Searching contents on a website for a specific keyword, code search in text editors & IDEs, and information retrieval systems used in libraries and archives are use cases for an algorithm that searches a string within another string.
Unlike searching for a single character, searching for a complete string could be challenging.
If we search string ION
in DICTIONARY
. For each character in DICTIONARY
, we have to look for I
, O
, and N
in the same order.
Throughout this article, I’ll be referring to the two strings as the following
- search string: The string upon which the search is executed. Example:
DICTIONARY
- input string: The string being searched. Example:
ION
Brute Force Solution
A brute force solution of substring search will loop over characters in the search string and for each character, it will perform another loop over characters in the input string to check for equality.
Psuedo Code for the Brute Force Solution
loop(index1 in search_string)
matchFlag = true
loop(index2 in input_string)
if search_string[index1 + index2] != input_string[index2]
matchFlag = false
break
if matchFlag == true
return True
return False
Best Case Scenario
The best performance scenario for this algorithm will be when we have to search a string within itself.
Since the outer loop (over search string) is executed only once the resulting time complexity is $O(m)$, where $m$ is the size of the input string.

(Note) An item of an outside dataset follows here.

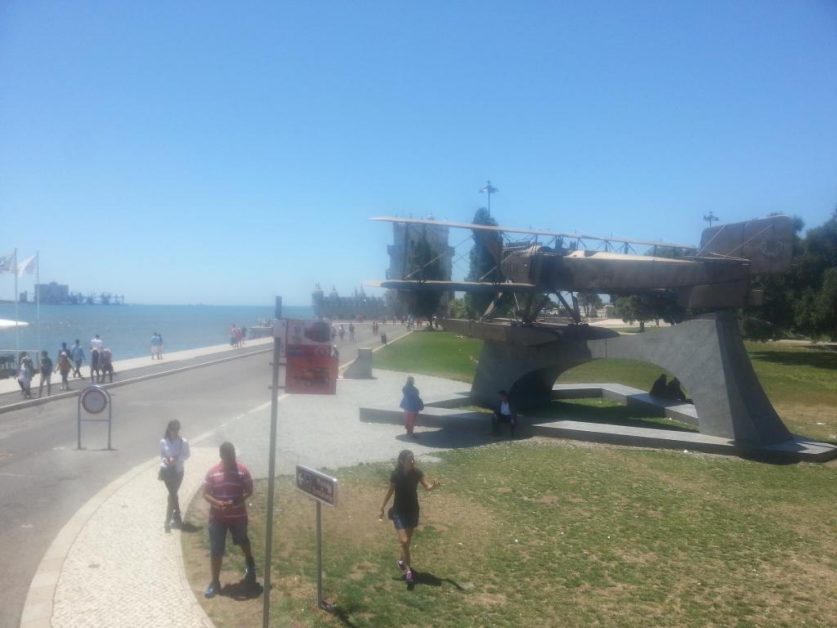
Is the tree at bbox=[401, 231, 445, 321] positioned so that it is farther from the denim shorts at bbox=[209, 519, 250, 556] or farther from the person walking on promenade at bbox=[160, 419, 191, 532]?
the denim shorts at bbox=[209, 519, 250, 556]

The result will also be the same if the search string has characters after ION
(like IONIZED
, IONIC
, etc.) because the algorithm will exit on the first match.
Worst Case Scenario
The worst-case scenario in terms of performance will be when the input string is not present in the search string.
The algorithm will loop over all characters in the search string and for each character, it will also loop over every character in the input string. The worst-case time complexity will be $O((n-m) m)$ where $n$ and $m$ are lengths of the search string and input string respectively.
Code for Brute Force Solution
package main
import "fmt"
func bruteForceSubstringSearch(inputString string,
searchString string)(bool){
// Looping over characters in searchString, time complexity: O(n)
for indexN:=0;indexN<len(searchString)-len(inputString);indexN++{
matchFlag := true
// Looping over characters in inputString, time complexity: O(m)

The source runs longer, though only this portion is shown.